15. If your model performs great on the training data but generalizes poorly to new instances, What is happenning? Can you name three possible solutions?
Here, The model is overfitt to the data. That happens when the model is too complex relative to the amount and noisiness of the training data. Followings are the possible solutions:

-Simplifying the model by selecting one with fewer parameters, which is by choosing linear model over high-degree polynomial model(reduce the number of attributes in the training data).

Gather more training data.

Reduce the noise in the training data, like by fixing data errors and remove outliers.

 Constraining a model to make it simpler and reduce the risk of overfittign is called regularization.
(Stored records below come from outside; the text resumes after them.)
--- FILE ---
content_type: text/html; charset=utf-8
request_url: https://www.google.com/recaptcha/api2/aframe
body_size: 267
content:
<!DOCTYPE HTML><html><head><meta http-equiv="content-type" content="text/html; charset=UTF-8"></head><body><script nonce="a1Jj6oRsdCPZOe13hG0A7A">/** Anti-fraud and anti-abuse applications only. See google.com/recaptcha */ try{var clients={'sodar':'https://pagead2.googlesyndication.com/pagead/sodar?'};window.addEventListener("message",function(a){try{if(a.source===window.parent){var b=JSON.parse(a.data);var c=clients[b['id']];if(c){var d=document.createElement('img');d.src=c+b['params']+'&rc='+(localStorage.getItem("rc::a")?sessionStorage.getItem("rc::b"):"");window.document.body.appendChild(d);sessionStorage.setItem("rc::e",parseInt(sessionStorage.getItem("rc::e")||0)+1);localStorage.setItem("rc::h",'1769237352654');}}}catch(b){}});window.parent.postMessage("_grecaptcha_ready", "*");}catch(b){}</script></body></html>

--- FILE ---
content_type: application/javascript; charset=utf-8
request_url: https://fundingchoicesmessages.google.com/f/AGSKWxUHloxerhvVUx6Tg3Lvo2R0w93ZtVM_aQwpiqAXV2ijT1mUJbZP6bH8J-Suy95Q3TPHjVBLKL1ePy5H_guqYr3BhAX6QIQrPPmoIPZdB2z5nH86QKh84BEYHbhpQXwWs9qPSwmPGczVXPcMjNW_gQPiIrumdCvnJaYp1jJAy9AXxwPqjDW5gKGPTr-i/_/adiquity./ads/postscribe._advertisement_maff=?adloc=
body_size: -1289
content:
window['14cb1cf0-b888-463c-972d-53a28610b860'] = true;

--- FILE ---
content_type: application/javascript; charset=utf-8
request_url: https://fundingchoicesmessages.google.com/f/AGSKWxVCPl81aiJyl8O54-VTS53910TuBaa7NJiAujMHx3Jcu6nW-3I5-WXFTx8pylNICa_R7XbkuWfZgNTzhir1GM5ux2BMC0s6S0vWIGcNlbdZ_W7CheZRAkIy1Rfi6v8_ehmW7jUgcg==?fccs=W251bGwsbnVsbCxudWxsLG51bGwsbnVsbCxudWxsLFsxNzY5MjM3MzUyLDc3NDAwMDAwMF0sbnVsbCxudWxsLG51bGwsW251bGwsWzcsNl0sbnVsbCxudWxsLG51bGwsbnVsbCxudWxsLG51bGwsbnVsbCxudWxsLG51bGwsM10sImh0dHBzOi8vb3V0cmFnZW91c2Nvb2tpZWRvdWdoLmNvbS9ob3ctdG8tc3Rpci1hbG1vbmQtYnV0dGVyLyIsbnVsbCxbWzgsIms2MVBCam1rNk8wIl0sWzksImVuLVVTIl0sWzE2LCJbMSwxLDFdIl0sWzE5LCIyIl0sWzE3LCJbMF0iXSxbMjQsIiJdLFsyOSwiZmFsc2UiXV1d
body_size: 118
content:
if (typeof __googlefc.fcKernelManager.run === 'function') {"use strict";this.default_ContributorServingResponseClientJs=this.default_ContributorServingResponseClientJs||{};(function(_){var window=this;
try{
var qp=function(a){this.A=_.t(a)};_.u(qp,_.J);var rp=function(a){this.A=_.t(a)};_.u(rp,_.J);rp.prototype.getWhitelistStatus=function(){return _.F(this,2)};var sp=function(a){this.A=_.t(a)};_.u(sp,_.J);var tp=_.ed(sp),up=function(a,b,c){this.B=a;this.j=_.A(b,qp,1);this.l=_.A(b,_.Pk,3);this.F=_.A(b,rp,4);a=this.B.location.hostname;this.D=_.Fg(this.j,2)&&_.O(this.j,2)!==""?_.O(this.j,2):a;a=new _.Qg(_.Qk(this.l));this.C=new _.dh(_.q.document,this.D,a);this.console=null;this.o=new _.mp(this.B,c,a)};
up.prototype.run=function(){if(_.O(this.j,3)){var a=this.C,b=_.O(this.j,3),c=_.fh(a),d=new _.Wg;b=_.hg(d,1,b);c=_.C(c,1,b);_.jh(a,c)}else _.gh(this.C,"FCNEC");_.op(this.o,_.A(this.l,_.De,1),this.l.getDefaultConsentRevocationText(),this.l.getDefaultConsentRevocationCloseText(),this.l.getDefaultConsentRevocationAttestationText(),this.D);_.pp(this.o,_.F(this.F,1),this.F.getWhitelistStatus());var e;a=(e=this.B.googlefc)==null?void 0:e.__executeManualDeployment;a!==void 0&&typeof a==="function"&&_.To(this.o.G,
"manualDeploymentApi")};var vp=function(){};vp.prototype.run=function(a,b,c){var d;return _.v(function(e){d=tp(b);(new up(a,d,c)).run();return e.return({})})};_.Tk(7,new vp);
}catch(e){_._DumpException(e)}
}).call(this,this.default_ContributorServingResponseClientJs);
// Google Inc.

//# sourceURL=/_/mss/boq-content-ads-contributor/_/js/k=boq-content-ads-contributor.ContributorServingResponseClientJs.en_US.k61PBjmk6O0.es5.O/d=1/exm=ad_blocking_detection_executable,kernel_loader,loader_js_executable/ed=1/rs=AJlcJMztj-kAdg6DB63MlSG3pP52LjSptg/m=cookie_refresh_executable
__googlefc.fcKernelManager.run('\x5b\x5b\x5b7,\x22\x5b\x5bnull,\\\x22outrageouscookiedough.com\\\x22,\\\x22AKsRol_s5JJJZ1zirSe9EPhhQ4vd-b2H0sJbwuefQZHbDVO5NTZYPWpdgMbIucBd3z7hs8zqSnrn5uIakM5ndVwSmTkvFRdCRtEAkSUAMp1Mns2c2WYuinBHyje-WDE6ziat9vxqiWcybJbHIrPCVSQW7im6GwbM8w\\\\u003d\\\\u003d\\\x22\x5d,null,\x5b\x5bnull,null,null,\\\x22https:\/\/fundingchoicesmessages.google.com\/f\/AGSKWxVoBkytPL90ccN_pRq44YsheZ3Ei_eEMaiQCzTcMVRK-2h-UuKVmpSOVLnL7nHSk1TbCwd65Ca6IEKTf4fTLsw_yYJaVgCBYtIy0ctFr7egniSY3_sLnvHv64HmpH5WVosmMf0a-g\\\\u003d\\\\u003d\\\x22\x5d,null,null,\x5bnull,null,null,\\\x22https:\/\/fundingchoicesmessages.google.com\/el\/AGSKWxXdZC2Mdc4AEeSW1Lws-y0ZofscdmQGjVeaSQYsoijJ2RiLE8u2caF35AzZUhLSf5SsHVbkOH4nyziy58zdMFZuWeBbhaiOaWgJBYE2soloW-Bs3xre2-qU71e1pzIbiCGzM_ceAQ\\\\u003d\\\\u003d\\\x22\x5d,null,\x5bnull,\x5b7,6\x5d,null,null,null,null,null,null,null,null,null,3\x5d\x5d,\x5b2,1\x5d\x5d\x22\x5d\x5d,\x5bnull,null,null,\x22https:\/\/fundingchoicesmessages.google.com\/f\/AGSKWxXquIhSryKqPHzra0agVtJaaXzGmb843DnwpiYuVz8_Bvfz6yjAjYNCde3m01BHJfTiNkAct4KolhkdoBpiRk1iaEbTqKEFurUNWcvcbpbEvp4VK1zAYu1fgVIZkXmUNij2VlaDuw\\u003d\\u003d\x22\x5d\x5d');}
16. What is Underfitting? And How to fix it?
Underfitting occurs when the model is too simple to learn the underlying structure of the data. Followings are the possible fix:

Select a more powerful model with more parameters.
Feed better features to the learning algorithm (feature engineering).
Reduce the constrain of the model (e.g., reduce the regularization hyperparameter).

17. What is a test set, and why would you want to use it?
We split the data into two sets: The training set and the test set. We train the model using the training set and test it using the test set.
We evaluate the model(error rate on new cases) using the test set which tell us how the model will perfomr on instances it has never seen before.

18. What is the purpose of a validation set?
We use holdout validation to hold out part of the training set to evaluate several candidates models and select the best one. The new hold-out set is called the validation set.

Here, how we can use it:

Holdout Validation: Train multiple models with various hyperparameters on the reduced training set (the full training set minus the validation set).
Train the best model on the full training set(including the validation set), which gives the final model.
Evaluate this final model on the test set to get an estimate of the generalize error.

19. What is the train-dev set, when do you need it, and how do you use it?
The train-dev set is used when there is risk of mismatch between the training data and the data used in the validation and test datasets.
The train-dev set is a part of the training data set that’s held out. The model is trained on the rest of the training set, and evaluated on both the train-dev set and the validation set.

If the model performs well on the training set but not on the train-dev set, then the model is likely overfitting the training set.
If the model performs well on both the training set and the train-dev set, but not on the validation set, then there is probably a significant data mismatch between the training data and the validation + test data. And we should try to improve the trainig data to make it look like more like the validation + test data.

Let’s visualize the splitting (Github style)

├──Data
├ ├──training set
├ ├ ├──training set
├ ├ ├ ├──training set
├ ├ ├ ├──train-dev set
├ ├ ├──validation set
├ ├──Test set

20. What can go wrong if you tune hyperparameters using the test set?
If you tune hyperparameters using the test set, you risk overfitting the test set.